Wynik głosowania w sprawie "niepotrzebnej" drogi     Mimo otrzymanego dofinansowania w wysokości 4 mln zł i rozstrzygniętego przetargu na wykonanie inwestycji kosztem 4,75 mln zł, nie powstanie wpisująca się w sieć połączeń komunikacyjnych przy S7 gminna droga na pograniczu Moczydła i sąsiedniego sołectwa Wodacz, leżącego już w woj. świętokrzyskim. Mieszkańcy obu miejscowości w pisemnej petycji sprzeciwili się jej rozbudowie twierdząc, że jest im niepotrzebna. Na zwołanej w piątek sesji nadzwyczajnej Rady Gminy wszyscy obecni radni (14) uznali zatem zgodnie, że z tej inwestycji należy zrezygnować. – Czy jesteście teraz usatysfankcjonowani? – zapytał po zakończeniu głosowania przewodniczący RG Henryk Huma.
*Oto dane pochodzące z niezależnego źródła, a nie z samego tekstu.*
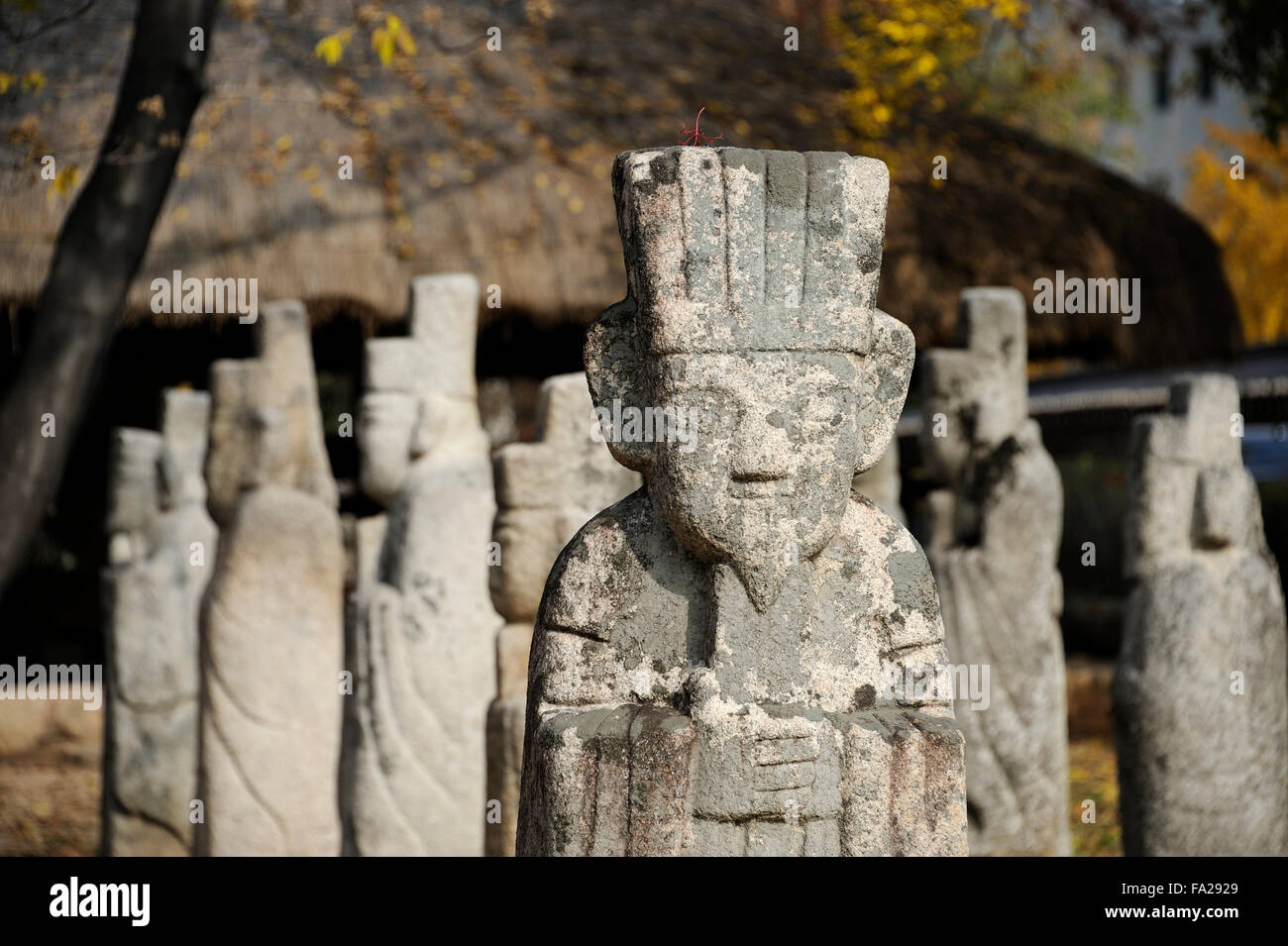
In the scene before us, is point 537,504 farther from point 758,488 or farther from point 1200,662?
point 758,488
Przybyli przedstawiciele sołectw: Moczydło, Wodacz i Stara Olszówka odpowiedzieli, że tak, i wkrótce potem opuścili salę wyraźnie zadowoleni, że nowej drogi nie będą mieli.

     Przed podjęciem decyzji przez Radę, głosu udzielono wszystkim przybyłym, chętnym mieszkańcom. Ich zdaniem budowa drogi o tak zawyżonych parametrach, a przez to tak kosztownej i na dodatek prowadzącej do nikąd, stanowi objaw niegospodarności. Co więcej, jak stwierdzili, nikt tej inwestycji z nimi nie konsultował. A co dodała sołtyska Moczydła Maria Szuma, nikt ich nawet nie wysłuchał.

Nadzwyczajna sesja rady, 1 lipca 2022 r. Za radnymi i wójtem Markiem Szopą (pierwszy z lewej) siedzą przedstawiciele mieszkańców sołectw: Moczydło, Wodacz i Stara Olszówka.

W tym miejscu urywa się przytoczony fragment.